§ Records for the exercise

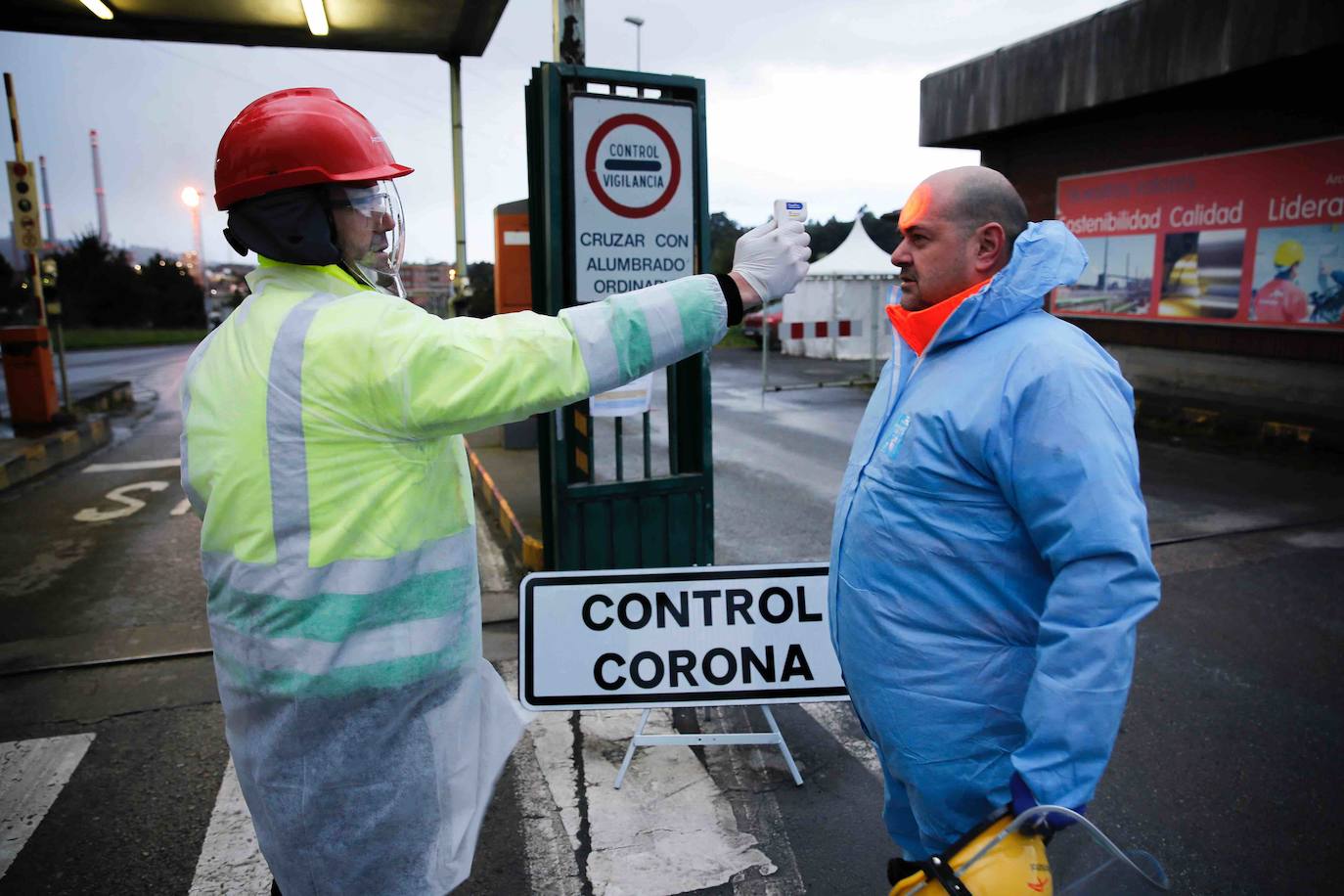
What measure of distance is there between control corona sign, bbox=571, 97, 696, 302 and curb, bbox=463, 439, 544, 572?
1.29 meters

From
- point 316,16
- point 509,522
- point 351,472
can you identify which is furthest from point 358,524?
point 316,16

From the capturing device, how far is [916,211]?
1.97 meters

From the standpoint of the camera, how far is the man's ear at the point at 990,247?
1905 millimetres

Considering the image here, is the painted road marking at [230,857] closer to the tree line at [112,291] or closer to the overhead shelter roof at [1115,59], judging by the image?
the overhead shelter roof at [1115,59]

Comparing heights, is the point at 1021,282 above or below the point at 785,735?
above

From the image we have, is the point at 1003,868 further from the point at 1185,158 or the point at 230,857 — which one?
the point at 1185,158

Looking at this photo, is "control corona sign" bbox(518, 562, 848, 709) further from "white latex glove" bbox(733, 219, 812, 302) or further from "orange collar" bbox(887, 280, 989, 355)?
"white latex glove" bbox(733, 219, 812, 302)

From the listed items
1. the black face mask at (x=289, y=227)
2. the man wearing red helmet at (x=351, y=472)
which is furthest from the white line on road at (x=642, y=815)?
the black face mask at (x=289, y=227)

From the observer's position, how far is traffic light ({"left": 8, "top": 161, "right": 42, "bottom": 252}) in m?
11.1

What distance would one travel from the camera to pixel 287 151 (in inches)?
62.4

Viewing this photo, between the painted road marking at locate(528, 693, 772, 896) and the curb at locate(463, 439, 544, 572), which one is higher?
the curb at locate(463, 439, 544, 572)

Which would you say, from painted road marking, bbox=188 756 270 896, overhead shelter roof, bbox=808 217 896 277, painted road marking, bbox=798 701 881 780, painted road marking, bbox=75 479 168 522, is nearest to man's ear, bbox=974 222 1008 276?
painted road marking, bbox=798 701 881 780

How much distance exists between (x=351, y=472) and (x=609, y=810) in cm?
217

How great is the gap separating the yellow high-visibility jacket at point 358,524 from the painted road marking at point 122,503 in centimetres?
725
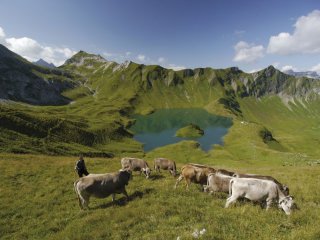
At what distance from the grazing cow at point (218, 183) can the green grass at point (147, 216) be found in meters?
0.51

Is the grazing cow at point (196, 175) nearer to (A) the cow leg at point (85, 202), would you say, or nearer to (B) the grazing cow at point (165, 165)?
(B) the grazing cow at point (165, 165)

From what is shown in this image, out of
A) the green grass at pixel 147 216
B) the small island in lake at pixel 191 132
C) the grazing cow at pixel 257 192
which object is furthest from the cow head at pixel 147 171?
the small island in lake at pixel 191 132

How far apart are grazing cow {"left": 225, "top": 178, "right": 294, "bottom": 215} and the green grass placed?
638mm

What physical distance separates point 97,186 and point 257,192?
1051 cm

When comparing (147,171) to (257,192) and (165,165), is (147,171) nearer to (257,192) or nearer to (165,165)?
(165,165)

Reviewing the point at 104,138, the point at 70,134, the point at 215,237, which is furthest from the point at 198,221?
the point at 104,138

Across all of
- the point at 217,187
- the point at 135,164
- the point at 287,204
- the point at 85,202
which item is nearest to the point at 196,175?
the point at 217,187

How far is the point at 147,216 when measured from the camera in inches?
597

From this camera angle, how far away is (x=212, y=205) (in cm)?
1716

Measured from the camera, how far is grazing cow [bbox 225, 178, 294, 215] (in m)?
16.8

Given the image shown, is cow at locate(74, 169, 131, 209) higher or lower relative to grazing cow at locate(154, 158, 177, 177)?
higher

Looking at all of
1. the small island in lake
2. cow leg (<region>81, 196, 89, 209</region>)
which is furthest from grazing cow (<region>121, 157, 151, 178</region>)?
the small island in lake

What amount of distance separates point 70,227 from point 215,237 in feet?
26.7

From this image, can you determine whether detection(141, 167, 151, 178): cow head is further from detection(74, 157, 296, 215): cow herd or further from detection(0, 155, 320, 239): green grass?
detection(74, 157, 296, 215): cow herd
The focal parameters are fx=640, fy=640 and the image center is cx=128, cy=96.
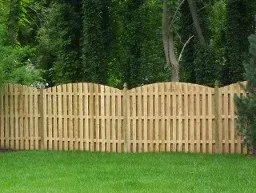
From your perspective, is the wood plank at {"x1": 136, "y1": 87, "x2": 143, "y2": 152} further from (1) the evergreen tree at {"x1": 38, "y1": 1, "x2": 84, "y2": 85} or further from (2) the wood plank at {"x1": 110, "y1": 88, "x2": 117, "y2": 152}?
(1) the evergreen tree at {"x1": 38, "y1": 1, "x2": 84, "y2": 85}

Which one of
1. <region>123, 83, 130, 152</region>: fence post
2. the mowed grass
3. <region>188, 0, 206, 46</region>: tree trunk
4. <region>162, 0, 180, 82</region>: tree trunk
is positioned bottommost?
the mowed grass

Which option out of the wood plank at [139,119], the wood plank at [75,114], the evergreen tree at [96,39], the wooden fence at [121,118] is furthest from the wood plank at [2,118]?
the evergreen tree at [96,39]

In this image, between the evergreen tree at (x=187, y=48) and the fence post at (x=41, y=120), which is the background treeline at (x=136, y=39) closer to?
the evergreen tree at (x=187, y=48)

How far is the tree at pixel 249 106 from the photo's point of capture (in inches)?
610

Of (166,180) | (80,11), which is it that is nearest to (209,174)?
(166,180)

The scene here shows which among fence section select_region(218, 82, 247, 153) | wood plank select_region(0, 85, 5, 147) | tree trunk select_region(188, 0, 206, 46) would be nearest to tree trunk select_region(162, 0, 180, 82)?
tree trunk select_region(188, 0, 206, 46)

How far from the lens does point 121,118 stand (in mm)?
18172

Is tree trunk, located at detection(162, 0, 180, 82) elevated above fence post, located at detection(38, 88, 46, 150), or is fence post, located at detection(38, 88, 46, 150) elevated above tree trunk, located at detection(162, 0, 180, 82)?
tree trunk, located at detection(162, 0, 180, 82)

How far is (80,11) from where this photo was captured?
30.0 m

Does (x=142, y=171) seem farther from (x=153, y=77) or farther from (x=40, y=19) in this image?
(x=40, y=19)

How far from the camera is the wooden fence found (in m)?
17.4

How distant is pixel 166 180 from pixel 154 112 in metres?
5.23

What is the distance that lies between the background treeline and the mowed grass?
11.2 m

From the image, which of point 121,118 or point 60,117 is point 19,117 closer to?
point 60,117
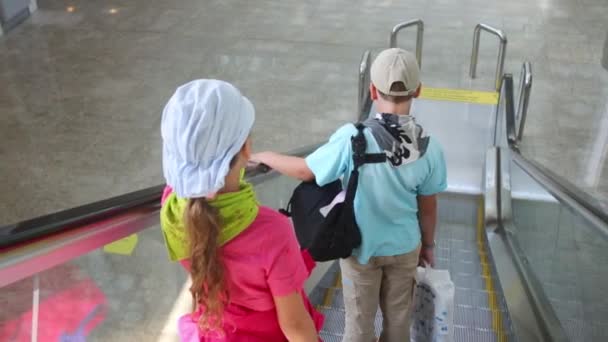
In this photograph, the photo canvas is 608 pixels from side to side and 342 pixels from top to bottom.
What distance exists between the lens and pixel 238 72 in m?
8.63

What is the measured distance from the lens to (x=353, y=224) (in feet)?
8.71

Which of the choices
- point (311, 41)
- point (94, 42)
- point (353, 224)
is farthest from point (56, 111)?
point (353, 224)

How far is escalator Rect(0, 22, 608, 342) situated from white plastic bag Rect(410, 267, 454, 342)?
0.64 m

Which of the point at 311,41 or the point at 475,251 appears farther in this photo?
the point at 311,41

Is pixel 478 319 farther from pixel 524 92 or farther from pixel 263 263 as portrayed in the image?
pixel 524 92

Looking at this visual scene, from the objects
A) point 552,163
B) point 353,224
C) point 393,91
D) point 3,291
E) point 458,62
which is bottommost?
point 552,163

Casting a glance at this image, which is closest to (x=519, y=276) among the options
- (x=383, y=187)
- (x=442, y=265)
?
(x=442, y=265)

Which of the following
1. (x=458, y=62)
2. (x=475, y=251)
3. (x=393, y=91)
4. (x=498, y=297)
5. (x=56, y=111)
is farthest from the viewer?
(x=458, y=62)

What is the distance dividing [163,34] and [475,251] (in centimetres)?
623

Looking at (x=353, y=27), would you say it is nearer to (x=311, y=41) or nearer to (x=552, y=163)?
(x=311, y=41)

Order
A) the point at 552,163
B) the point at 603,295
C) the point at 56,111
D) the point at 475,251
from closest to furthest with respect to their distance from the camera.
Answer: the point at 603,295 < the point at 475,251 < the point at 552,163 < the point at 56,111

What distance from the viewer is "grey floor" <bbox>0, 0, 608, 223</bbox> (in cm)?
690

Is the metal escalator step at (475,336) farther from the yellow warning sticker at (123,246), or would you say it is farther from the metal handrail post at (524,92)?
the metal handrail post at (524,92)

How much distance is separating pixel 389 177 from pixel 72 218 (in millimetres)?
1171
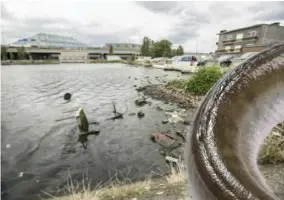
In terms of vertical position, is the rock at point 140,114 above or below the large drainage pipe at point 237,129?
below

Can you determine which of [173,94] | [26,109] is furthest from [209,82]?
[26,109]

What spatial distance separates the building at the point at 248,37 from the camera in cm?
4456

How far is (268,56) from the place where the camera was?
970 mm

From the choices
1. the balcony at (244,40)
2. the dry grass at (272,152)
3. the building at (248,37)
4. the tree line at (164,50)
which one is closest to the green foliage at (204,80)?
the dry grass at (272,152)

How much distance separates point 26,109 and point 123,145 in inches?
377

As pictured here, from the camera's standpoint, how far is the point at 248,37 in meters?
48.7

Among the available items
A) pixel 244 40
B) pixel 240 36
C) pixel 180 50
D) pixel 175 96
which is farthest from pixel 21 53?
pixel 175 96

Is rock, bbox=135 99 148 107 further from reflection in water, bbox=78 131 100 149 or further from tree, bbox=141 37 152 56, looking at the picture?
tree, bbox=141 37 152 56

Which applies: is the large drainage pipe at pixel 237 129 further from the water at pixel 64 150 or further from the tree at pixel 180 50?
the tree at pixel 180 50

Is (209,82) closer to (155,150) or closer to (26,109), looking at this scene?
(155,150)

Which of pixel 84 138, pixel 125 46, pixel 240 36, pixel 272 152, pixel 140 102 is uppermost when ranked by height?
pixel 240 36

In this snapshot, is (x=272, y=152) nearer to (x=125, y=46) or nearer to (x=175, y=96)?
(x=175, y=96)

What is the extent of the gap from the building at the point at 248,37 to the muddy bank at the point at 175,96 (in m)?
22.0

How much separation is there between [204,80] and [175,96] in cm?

§ Do this
Starting at the line with "From the capturing" and ending with the line with "1905 millimetres", write out that part of the listing again, swapping "capturing device" for "recording device" and leaving everything else the same.

§ The reply
From the recording device, how far is [916,211]?
1.97 meters

From the standpoint of the camera, how far is the man's ear at the point at 990,247?
1905 millimetres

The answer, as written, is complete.